In Germany, they have a term for silicon valley companies like Google, Amazon and Facebook, the big beasts of the internet that have come to dominate our online lives. They are known as the datenkraken. The word means data octopuses, and it is intended to frighten – in Norse myth, the Kraken was a murderous sea monster.
Today’s datenkraken do not drag mariners into the deep, but they have tentacles that reach around the world, gathering the data of private citizens on a scale that, since Snowden’s revelations about US surveillance, has created huge unease in Europe.
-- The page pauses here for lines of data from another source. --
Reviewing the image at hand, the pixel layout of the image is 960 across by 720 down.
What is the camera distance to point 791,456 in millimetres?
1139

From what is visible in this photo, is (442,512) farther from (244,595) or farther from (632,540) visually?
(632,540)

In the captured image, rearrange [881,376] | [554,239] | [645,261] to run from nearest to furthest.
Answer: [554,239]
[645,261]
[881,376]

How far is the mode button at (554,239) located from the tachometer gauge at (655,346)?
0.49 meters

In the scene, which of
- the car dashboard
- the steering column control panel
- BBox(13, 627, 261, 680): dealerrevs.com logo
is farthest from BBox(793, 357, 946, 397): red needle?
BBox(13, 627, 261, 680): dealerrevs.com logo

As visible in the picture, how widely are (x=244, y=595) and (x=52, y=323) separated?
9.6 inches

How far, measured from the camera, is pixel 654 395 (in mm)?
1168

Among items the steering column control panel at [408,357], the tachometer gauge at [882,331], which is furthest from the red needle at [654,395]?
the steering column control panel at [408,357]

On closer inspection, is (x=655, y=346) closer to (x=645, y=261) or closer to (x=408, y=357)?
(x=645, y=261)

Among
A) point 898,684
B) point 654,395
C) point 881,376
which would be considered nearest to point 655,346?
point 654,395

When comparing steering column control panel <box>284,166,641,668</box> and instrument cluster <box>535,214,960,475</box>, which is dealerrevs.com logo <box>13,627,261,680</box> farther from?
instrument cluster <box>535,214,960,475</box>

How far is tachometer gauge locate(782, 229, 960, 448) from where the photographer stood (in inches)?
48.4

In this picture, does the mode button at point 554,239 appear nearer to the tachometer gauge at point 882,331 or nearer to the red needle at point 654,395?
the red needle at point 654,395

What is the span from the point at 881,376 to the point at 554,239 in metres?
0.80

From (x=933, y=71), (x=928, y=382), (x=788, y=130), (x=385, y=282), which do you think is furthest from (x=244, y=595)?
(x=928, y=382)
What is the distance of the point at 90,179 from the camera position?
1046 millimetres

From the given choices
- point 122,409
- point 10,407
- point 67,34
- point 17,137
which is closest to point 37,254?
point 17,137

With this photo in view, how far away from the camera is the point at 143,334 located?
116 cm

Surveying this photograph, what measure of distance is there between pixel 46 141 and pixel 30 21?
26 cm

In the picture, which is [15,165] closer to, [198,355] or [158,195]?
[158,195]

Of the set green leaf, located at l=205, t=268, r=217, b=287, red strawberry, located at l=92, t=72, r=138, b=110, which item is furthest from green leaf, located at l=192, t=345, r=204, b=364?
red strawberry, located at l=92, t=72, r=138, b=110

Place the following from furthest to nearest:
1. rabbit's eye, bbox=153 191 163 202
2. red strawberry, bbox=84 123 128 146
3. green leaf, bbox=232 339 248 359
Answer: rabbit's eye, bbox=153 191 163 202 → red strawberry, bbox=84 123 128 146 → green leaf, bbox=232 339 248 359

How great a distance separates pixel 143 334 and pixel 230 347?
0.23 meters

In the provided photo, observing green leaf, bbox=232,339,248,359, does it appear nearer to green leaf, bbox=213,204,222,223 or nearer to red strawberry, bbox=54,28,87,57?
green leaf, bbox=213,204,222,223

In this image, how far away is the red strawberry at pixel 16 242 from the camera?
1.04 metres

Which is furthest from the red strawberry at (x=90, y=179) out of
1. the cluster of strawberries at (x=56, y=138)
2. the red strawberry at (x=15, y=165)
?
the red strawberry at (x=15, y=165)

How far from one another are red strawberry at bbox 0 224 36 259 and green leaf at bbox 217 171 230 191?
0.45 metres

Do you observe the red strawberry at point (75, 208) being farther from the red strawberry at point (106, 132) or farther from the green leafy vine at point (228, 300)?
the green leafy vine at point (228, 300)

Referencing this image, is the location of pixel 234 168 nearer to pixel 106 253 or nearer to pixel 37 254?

Last Monday, the European Commission’s outgoing competition commissioner, Joaquín Almunia, decided to reopen his five-year investigation into Google’s search rankings. Finishing the job will fall to Almunia’s replacement, the former Danish finance minister Margrethe Vestager. Her colleague, Europe’s new digital economy commissioner Guenther Oettinger, has already made his feelings known. On Wednesday, he said Google’s market power could be limited, adding that he would work to ensure that the search engine’s services preserve neutrality and objectivity.
The message from Brussels is clear, according to Ian Maude, new media expert at Enders Analysis: “Google is the new Microsoft. As far as the regulators are concerned, it is the big bad wolf.”
Aside: I love the German method of creating new words.